White House spokesman Jay Carney revealed a significant shift in Obama’s position on the process to be used to raise the debt ceiling, indicating that Obama was no longer refusing to sign a short-term extension of the debt ceiling, provided that there was agreement on a larger deficit reduction package and the purpose of an extension was to give Congress time to enact it.

“The president has been clear that he will not support a short-term extension of the debt ceiling,” White House spokesman Jay Carney said. “What we mean by that is we would not support a short-term extension absent an agreement to a larger deal. That’s not acceptable. Obviously, if both sides agree to something significant, we will support the measures needed to finalize the details of that.”

The clear purpose of this maneuver is to open the door to a deal along the lines of the Gang of Six proposal, which has not yet been rejected by the House Republicans. As a stopgap measure, the White House is backing the McConnell-Reid plan, which would give Obama the power to raise the debt ceiling August 2, while requiring up to $1.5 trillion in spending cuts.
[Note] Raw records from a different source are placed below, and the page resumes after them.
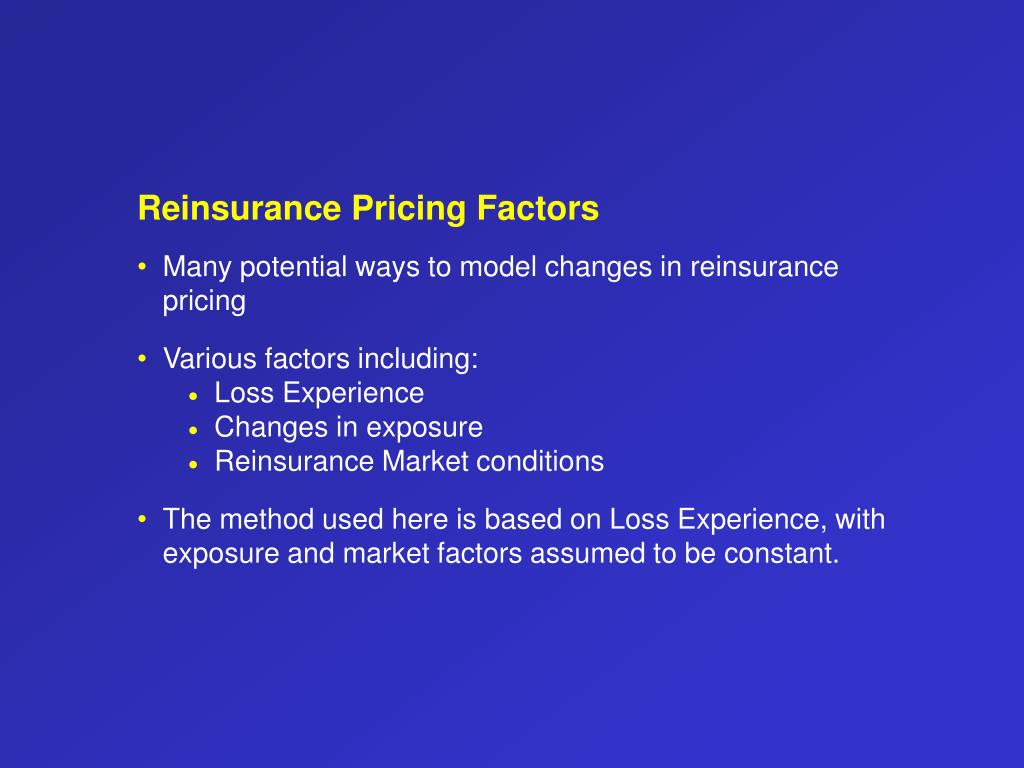 Reinsurance Pricing Factors

• Many potential ways to model changes in reinsurance pricing

• Various factors including:
  • Loss Experience
  • Changes in exposure
  • Reinsurance Market conditions

• The method used here is based on Loss Experience, with exposure and market factors assumed to be constant.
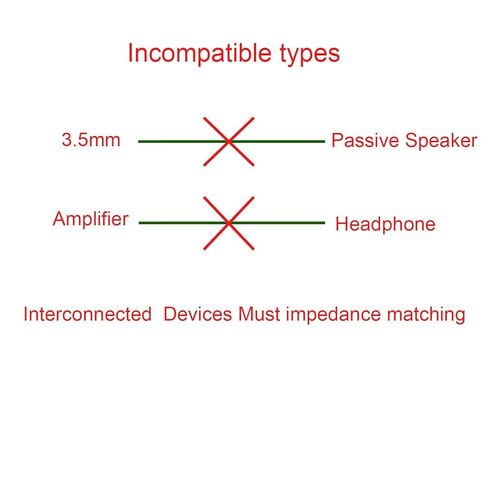 Incompatible types

3.5mm Passive Speaker

Amplifier Headphone

Interconnected Devices Must impedance matching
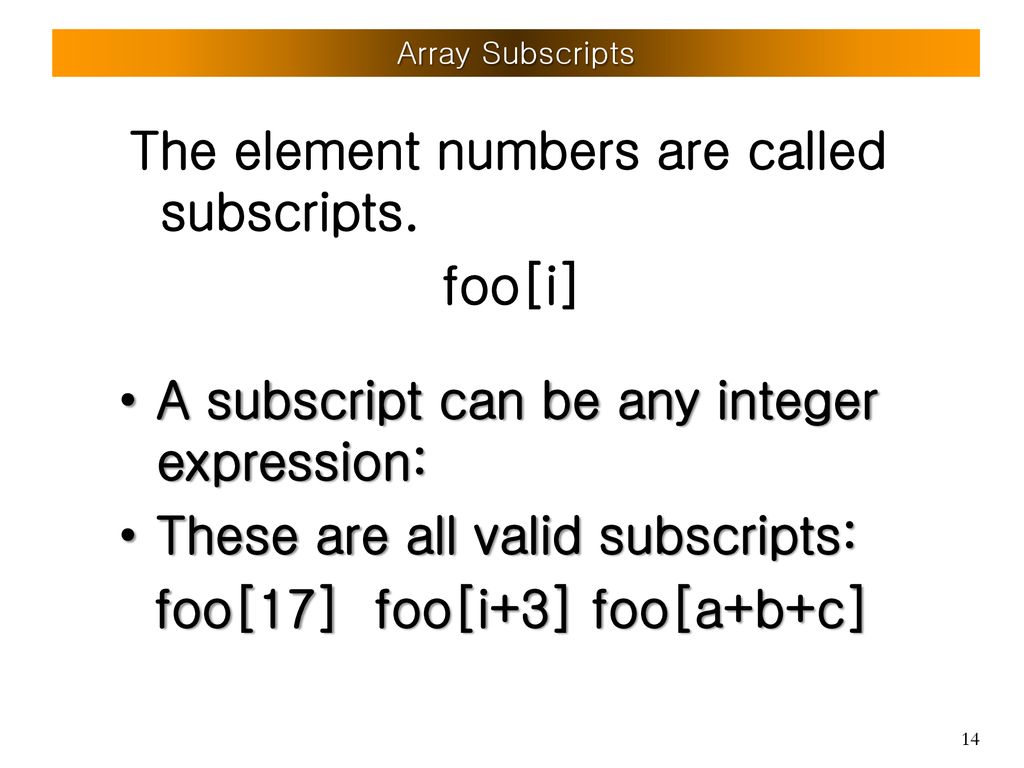 Array Subscripts

The element numbers are called subscripts.

foo[i]

• A subscript can be any integer expression:
• These are all valid subscripts:
foo[17] foo[i+3] foo[a+b+c]

14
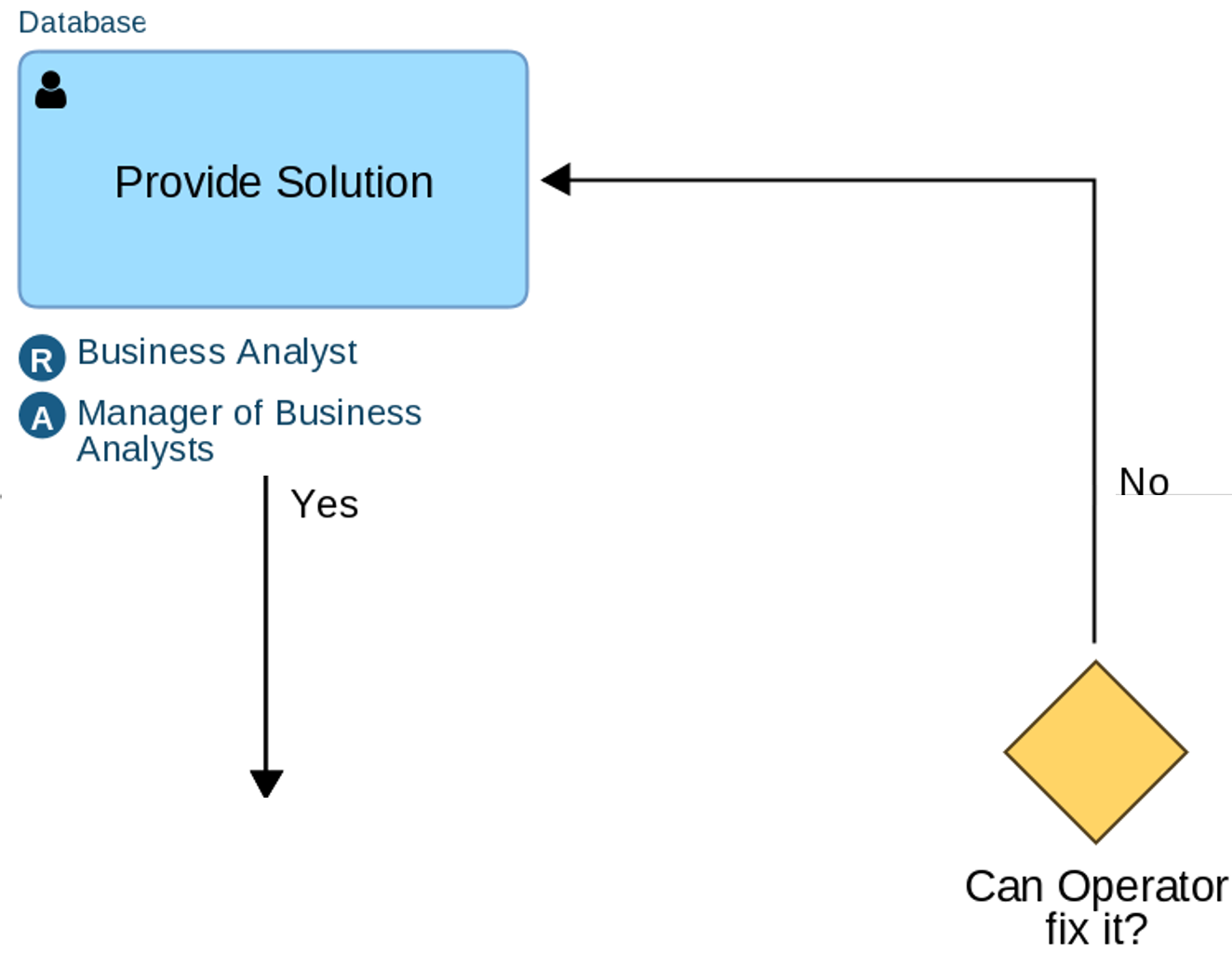 Database

Provide Solution

R Business Analyst

A Manager of Business Analysts

Yes

No

Can Operator fix it?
There is still no resolution in the congressional deadlock, with House Republicans opposing any measure that would raise taxes on the wealthy, no matter how minor, and a substantial minority questioning whether breaching the debt ceiling would actually produce a broader financial crisis.

House Budget Committee Chairman Ryan praised the Gang of Six proposal for lowering the tax rate for the wealthy from 35 percent to 29 percent, as well as lowering corporate tax rates, but he complained that it did not sufficiently cut healthcare spending.

Meanwhile the debt rating agency Moody’s Investor Services put additional pressure on US public finances, naming five states—Maryland, New Mexico, Virginia, Tennessee and South Carolina—for potential downgrades because of their heavy reliance on federal revenues. “Should the U.S. government’s rating be downgraded to Aa1 or lower, these five states’ ratings would likely be downgraded as well,” Moody’s announced Tuesday.